At 88 years of age, with all his construction experience, with the added wisdom about wood inherited from his late father -a ship builder-, and with all the love in the world for his wife, he begins to build with his own hands what will be their home for their last years of life together.
It is at this time that he receives the first visit from the town planning official, who asks him for all sorts of technical documentation, to fill out endless forms and, of course, the corresponding payment of fees to the town hall.
It is clear to him that this is merely an excuse for the city council to get more money from the taxpayers and to justify the salary of an unnecessary public employee, and although he does not have great economic means, he decides to pay up in order not to get into more trouble.

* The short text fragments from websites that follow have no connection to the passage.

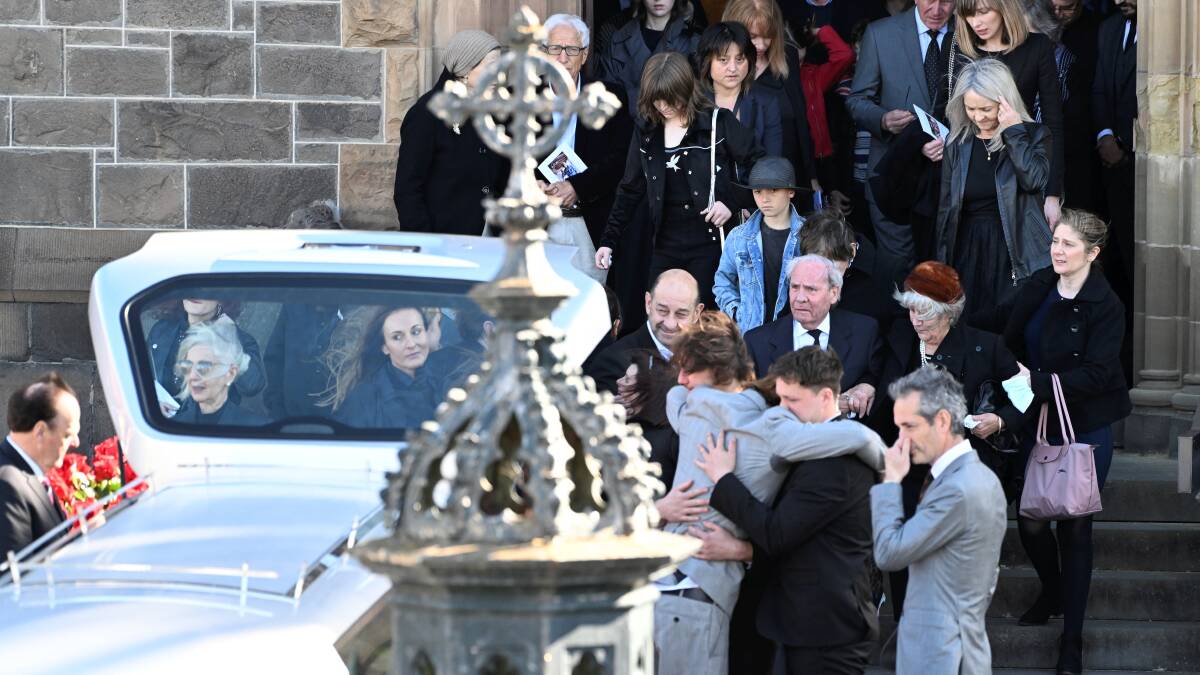James Frangos' coffin is led off by a hearse. Picture by Lachlan Bence
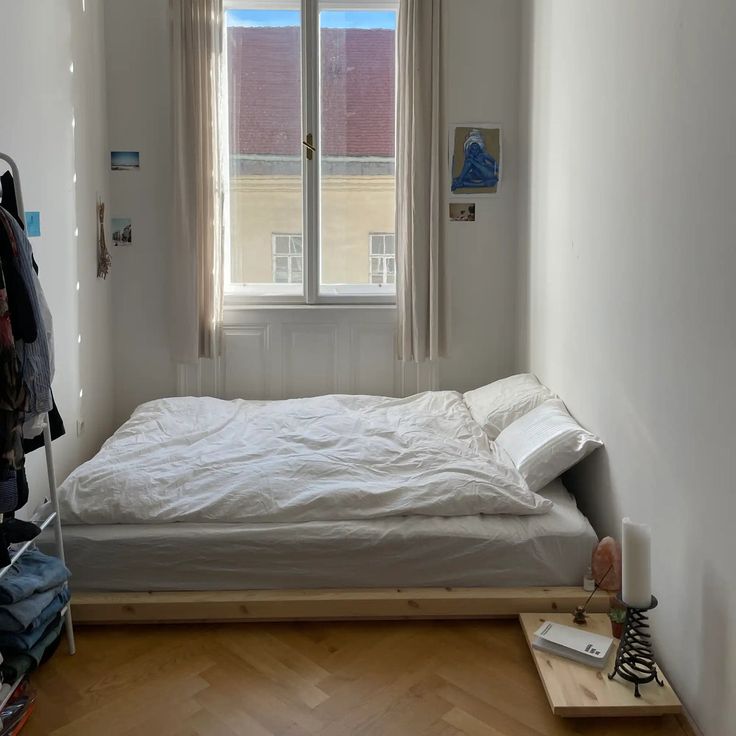 a small bedroom with a bed and window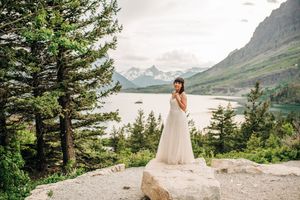 Bride in white gown stands on rocky ledge with majestic mountain lake and peaks behind her.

But his problems, far from ending, have only just begun. He is subjected to multiple inspections, and even though his house far exceeds all quality and safety standards, he is always missing some paperwork, some official certification, or some special permit hidden among the endless small print of regulations.
As the real Mr. Morrison said, “I thought this was a free country, that we had freedoms and rights as before, but I was sadly mistaken. All I wanted to do was build a house, and I was treated like some kind of dangerous outlaw.”
He had to face up to six trials under the threat of demolition and jail, but he never gave up and continued to build his house in his own way. The deterioration of his wife’s health was accelerated by all this anguish, but it was clear to him that after each trial he would either sleep in his new home with his wife or sleep in jail, but would never give in to government aggression.
Still Mine and the Principles of Freedom
Still Mine shows Mr. Morrison’s heroic behavior. When everything around him was pushing him to institutionalize his wife in a nursing home and to give up, at the age of 90 he remained firm, independent and free. He did what he knew was right even if it wasn’t legal, being loyal to his wife and his principles.
The government, justifying itself through the typical recourse of “this is for your own good,” was unmasked as cruel, soulless, and lacking in compassion. Craig Morrison eventually won as David did against Goliath; and not only did he triumph in court, but he emerged as a true moral victor, demonstrating that there are still people willing to defend their lives, freedom and property.
Unfortunately, shortly after the release of Still Mine, Mr. Morrison died in February 2013 at the age of 93. In August of that same year, his wife Irene died at the age of 87. But both died as free people, owners of their lives and of the house that the government failed to tear down.